Two of Genopole’s key actors in innovative biotherapies, the laboratory Genethon and the gene therapy production facility Yposkesi, contributed to this success.
X-linked chronic granulomatous disease is a rare and severe immune disorder affecting only males and usually in childhood. The gene therapy* developed at Genethon by Dr. Anne Galy is the first to offer durable treatment for the disease. Genethon developed the delivery vector for the therapy and piloted the initial European trials launched in 2013. The results from Europe and the United States were published in the 28 January 2020 edition of Nature Medicine.

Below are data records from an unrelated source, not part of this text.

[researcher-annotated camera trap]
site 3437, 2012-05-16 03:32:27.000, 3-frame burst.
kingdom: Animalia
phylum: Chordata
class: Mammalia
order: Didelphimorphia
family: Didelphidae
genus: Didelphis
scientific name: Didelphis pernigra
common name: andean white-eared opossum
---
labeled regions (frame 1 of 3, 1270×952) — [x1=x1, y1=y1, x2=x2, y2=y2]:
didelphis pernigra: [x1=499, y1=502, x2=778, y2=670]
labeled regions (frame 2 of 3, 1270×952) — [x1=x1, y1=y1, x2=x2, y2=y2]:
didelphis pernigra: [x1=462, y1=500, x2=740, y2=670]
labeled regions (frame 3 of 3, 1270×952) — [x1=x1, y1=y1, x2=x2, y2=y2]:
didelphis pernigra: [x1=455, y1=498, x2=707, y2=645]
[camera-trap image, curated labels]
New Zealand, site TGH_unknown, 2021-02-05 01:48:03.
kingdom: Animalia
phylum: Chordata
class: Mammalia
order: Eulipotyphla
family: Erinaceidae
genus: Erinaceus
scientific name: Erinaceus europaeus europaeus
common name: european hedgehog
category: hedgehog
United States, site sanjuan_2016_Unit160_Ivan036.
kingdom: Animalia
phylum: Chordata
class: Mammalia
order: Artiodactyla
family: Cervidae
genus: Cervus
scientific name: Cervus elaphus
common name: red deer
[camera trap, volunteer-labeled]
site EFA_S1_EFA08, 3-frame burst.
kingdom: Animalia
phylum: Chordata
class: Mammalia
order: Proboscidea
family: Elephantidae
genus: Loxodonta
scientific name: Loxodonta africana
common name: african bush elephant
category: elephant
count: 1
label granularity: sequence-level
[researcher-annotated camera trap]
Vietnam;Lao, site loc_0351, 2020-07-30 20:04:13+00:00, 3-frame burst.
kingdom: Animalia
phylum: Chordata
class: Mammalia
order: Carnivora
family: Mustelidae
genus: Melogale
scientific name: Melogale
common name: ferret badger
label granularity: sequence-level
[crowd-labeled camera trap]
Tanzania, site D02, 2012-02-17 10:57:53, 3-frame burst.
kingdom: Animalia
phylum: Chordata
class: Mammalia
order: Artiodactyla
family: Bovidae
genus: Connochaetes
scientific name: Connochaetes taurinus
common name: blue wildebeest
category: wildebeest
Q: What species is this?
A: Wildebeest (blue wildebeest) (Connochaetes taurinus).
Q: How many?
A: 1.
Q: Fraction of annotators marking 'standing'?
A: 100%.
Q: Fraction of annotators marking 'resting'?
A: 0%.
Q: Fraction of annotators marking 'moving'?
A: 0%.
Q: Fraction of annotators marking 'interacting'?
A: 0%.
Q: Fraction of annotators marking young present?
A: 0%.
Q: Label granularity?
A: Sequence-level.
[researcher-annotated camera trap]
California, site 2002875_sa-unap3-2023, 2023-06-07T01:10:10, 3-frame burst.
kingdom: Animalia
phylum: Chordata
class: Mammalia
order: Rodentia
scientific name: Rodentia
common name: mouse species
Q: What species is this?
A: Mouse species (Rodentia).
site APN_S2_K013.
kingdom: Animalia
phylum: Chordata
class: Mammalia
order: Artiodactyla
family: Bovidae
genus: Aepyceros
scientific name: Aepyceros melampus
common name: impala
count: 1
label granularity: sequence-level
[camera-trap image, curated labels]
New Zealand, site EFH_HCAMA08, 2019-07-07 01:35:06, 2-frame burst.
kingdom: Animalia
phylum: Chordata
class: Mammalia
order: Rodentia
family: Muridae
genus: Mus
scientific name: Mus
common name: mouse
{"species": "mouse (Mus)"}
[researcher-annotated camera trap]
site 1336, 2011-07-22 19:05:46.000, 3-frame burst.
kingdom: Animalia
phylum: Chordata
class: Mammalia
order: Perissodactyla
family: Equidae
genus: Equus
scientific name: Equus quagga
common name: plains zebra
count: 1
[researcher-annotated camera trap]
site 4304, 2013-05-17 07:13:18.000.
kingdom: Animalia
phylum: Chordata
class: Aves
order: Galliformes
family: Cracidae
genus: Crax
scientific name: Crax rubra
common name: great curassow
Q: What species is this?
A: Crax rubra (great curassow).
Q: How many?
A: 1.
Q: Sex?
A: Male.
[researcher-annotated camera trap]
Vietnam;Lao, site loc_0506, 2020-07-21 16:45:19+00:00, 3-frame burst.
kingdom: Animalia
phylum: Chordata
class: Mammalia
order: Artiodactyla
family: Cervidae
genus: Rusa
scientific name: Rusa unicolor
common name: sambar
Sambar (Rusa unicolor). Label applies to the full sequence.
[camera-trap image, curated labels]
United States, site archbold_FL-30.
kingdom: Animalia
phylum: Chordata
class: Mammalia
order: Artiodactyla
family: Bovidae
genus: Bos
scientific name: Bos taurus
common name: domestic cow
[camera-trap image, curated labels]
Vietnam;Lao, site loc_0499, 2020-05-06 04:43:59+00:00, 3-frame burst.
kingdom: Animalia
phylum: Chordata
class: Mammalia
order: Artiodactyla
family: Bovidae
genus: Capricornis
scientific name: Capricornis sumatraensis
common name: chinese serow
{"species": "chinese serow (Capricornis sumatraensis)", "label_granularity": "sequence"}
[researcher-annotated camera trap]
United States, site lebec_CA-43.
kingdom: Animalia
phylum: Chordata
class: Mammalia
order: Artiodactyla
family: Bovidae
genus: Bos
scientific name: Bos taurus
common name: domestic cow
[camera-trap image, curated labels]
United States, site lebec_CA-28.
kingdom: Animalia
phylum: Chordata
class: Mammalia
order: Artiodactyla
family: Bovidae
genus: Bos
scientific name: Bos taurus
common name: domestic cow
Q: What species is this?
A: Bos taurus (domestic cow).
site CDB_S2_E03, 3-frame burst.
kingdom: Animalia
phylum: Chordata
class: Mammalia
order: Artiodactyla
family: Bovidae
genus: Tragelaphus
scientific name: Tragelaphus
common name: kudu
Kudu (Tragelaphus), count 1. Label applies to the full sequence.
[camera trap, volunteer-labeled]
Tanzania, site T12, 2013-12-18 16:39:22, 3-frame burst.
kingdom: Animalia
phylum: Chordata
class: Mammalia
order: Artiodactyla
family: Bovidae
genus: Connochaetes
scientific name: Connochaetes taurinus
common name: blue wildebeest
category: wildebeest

The gene therapy is designed to restore the activity of a faulty enzyme, NAPDH oxidase, by inserting a functional gene for that enzyme in the patient’s immune cells. To deliver the genes to those cells, the therapy uses a lentiviral vector that has already demonstrated its efficacy and safety in other immunodeficiencies.
The clinical vector lots were produced by Yposkesi, France’s first nonprofit pharmaceutical establishment created by AFM-Téléthon and Bpifrance.
Today, gene therapy research is bringing a first wave of successful treatments not only for previously incurable rare genetic diseases, including immunodeficiencies, blood diseases, vision disorders and recently a myopathy, but also for several frequent pathologies, like leukemia.